* GOAL: Copy out the records below word for word, keeping every line in its original order.

┌──

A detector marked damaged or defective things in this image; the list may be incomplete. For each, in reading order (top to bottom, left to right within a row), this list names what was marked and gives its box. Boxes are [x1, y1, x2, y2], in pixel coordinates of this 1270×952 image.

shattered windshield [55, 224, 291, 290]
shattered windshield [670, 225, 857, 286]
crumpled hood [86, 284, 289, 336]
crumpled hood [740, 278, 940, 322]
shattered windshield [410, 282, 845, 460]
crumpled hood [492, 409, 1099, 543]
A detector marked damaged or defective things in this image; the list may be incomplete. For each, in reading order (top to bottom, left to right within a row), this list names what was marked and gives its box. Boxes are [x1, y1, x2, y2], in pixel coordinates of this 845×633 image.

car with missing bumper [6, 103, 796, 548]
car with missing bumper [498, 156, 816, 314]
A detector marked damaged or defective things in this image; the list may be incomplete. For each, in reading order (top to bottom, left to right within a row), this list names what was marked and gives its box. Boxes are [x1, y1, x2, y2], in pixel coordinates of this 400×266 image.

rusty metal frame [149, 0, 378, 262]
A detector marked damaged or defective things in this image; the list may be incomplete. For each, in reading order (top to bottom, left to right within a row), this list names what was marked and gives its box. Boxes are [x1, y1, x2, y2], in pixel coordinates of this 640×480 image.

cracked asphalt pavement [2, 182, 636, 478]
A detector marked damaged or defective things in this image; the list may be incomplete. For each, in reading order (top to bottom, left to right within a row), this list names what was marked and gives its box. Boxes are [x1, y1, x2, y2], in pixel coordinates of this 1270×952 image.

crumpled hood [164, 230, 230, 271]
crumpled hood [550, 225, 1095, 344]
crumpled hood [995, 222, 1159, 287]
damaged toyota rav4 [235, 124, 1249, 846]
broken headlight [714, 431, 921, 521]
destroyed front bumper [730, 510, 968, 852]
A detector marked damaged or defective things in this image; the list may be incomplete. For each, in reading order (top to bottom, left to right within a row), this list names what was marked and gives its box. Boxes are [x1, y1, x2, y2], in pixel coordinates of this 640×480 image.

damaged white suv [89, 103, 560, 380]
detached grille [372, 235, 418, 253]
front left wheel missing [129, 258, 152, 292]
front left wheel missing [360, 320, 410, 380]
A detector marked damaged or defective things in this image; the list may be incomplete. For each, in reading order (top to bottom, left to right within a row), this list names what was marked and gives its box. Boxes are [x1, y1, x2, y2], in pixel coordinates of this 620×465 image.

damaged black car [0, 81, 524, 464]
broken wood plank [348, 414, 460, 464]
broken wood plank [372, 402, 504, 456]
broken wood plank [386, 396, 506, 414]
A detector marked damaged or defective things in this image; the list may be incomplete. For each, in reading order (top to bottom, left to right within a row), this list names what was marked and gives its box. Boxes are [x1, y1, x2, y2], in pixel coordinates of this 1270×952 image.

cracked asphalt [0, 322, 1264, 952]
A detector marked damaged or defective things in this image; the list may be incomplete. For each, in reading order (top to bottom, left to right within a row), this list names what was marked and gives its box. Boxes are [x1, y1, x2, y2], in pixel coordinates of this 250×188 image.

└──

* EXERCISE ANSWER:
A detector marked damaged or defective things in this image; the list may be incomplete. For each, in reading order (top to bottom, left to right within a row), this list names what was marked and gives its box. Boxes are [x1, y1, x2, y2], in pixel coordinates of this 1270×952 image.

shattered windshield [55, 224, 291, 290]
shattered windshield [670, 225, 857, 286]
crumpled hood [86, 284, 289, 336]
crumpled hood [740, 278, 940, 322]
shattered windshield [410, 282, 845, 460]
crumpled hood [492, 409, 1099, 543]
A detector marked damaged or defective things in this image; the list may be incomplete. For each, in reading order (top to bottom, left to right within a row), this list names what was marked and gives its box. Boxes are [x1, y1, x2, y2], in pixel coordinates of this 845×633 image.

car with missing bumper [6, 103, 796, 548]
car with missing bumper [498, 156, 816, 314]
A detector marked damaged or defective things in this image; the list may be incomplete. For each, in reading order (top to bottom, left to right within a row), this list names what was marked and gives its box. Boxes are [x1, y1, x2, y2], in pixel coordinates of this 400×266 image.

rusty metal frame [149, 0, 378, 262]
A detector marked damaged or defective things in this image; the list may be incomplete. For each, in reading order (top to bottom, left to right within a row), this list names what was marked and gives its box. Boxes are [x1, y1, x2, y2], in pixel coordinates of this 640×480 image.

cracked asphalt pavement [2, 182, 636, 478]
A detector marked damaged or defective things in this image; the list may be incomplete. For each, in reading order (top to bottom, left to right within a row), this list names what was marked and gives its box. Boxes are [x1, y1, x2, y2], in pixel coordinates of this 1270×952 image.

crumpled hood [164, 230, 230, 271]
crumpled hood [550, 225, 1095, 344]
crumpled hood [995, 222, 1159, 287]
damaged toyota rav4 [235, 124, 1249, 846]
broken headlight [714, 431, 921, 521]
destroyed front bumper [730, 510, 968, 852]
A detector marked damaged or defective things in this image; the list may be incomplete. For each, in reading order (top to bottom, left to right within a row), this list names what was marked and gives its box. Boxes are [x1, y1, x2, y2], in pixel coordinates of this 640×480 image.

damaged white suv [89, 103, 560, 380]
detached grille [372, 235, 418, 253]
front left wheel missing [129, 258, 152, 292]
front left wheel missing [360, 320, 410, 380]
A detector marked damaged or defective things in this image; the list may be incomplete. For each, in reading order (top to bottom, left to right within a row), this list names what was marked and gives its box. Boxes are [x1, y1, x2, y2], in pixel coordinates of this 620×465 image.

damaged black car [0, 81, 524, 464]
broken wood plank [348, 414, 460, 464]
broken wood plank [372, 402, 504, 456]
broken wood plank [386, 396, 506, 414]
A detector marked damaged or defective things in this image; the list may be incomplete. For each, in reading order (top to bottom, left to right within a row), this list names what was marked and gives its box. Boxes are [x1, y1, x2, y2], in pixel coordinates of this 1270×952 image.

cracked asphalt [0, 322, 1264, 952]
A detector marked damaged or defective things in this image; the list may be incomplete. For each, in reading order (top to bottom, left to right within a row), this list names what was marked and gives its box. Boxes are [x1, y1, x2, y2], in pixel coordinates of this 250×188 image.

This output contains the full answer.